Também me apresenta uma velhinha inglesa escanifrada, aquelas que são o protótipo da Miss Marple de Agatha Christie e de outras, filigranadas sob a talentosa pena de Barbara Cartland, avó postiça de Lady Di.

Hoje, de volta do supermercado, comecei a me sentir personagem nesses romances dessas escritoras anglo-saxãs. É assim mesmo o plural deste adjetivo feminino composto separado por hífen? Sei não...Acho que estou ficando escanifrada. Aquela velhinha valente que não dá o braço a torcer, mas que faz reposição de cálcio, pois tem muito medo da osteoporose. Que tem miopia mas não pode fazer a cirurgia corretiva a laser. E que ingere cápsulas de ômega 3 com medo de artrite, artrose e muito pavor dos dedos em gadanho das anciãs, que não poupam nem as sensíveis e talentosas mãos de uma dama gloriosa como a Cleide Yáconis.

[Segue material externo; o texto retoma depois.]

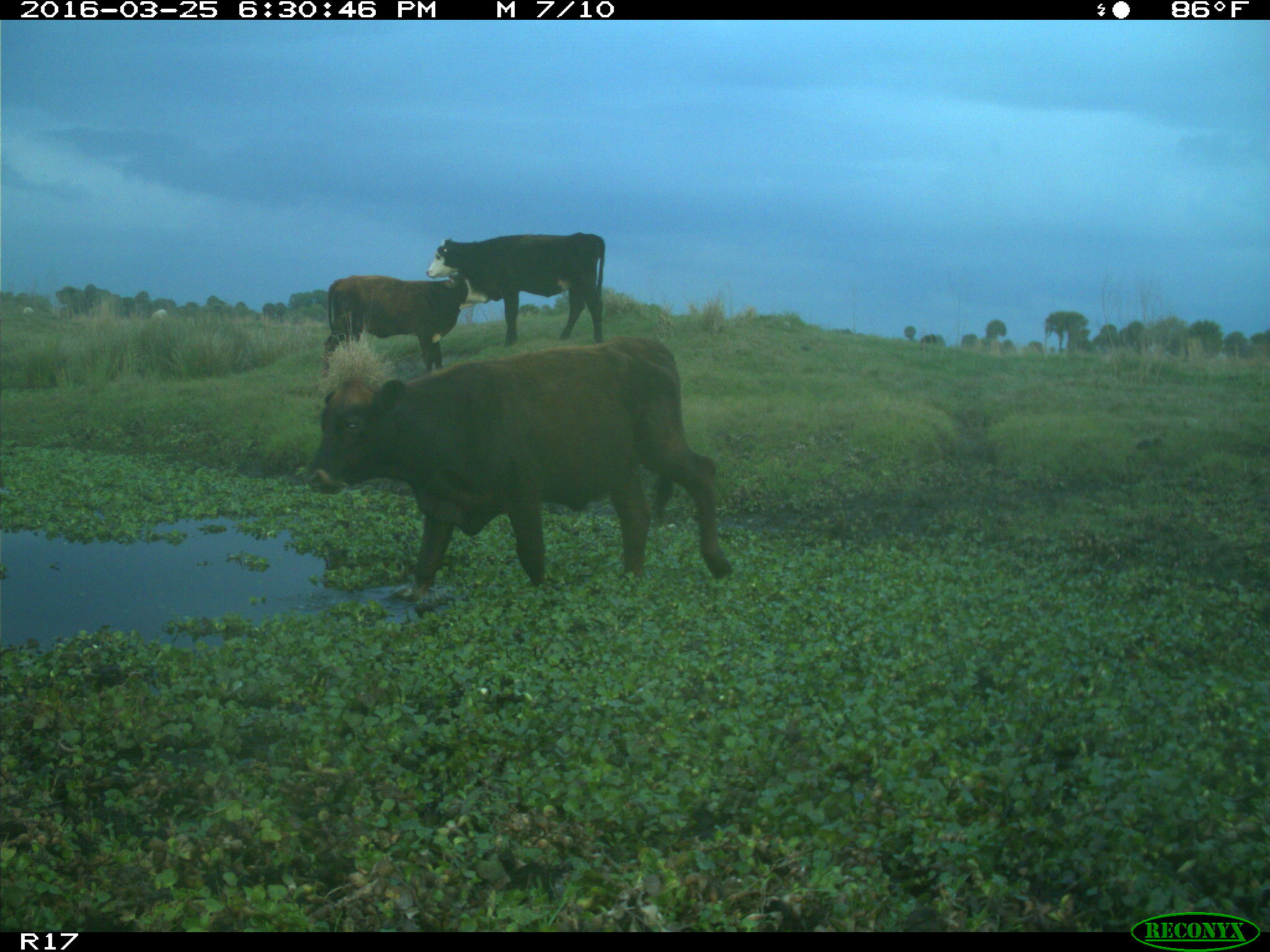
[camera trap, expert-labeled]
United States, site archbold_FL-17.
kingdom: Animalia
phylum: Chordata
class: Mammalia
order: Artiodactyla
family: Bovidae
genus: Bos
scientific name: Bos taurus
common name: domestic cow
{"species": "Bos taurus (domestic cow)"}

Gadanho é gancho. Dedos em garra, como aves de rapina, águia, carcará, condor. Sem duvidamente, na idade do Con-Dor viramos consumi-dores e carreamos nossas aquisições módicas e nossa planilha frugal como uma ovelha carrega sua lã escassa que não a protegerá do frio rigoroso que vem vindo...

O embalador no caixa, também um sexagenário, que quer se aposentar no empacotamento, isto é, antes de empacar e ser empacotado, disse, na sua sabedoria baiana aflorada na madureza: "meu pai dizia que a lã não pesa ao carneiro"...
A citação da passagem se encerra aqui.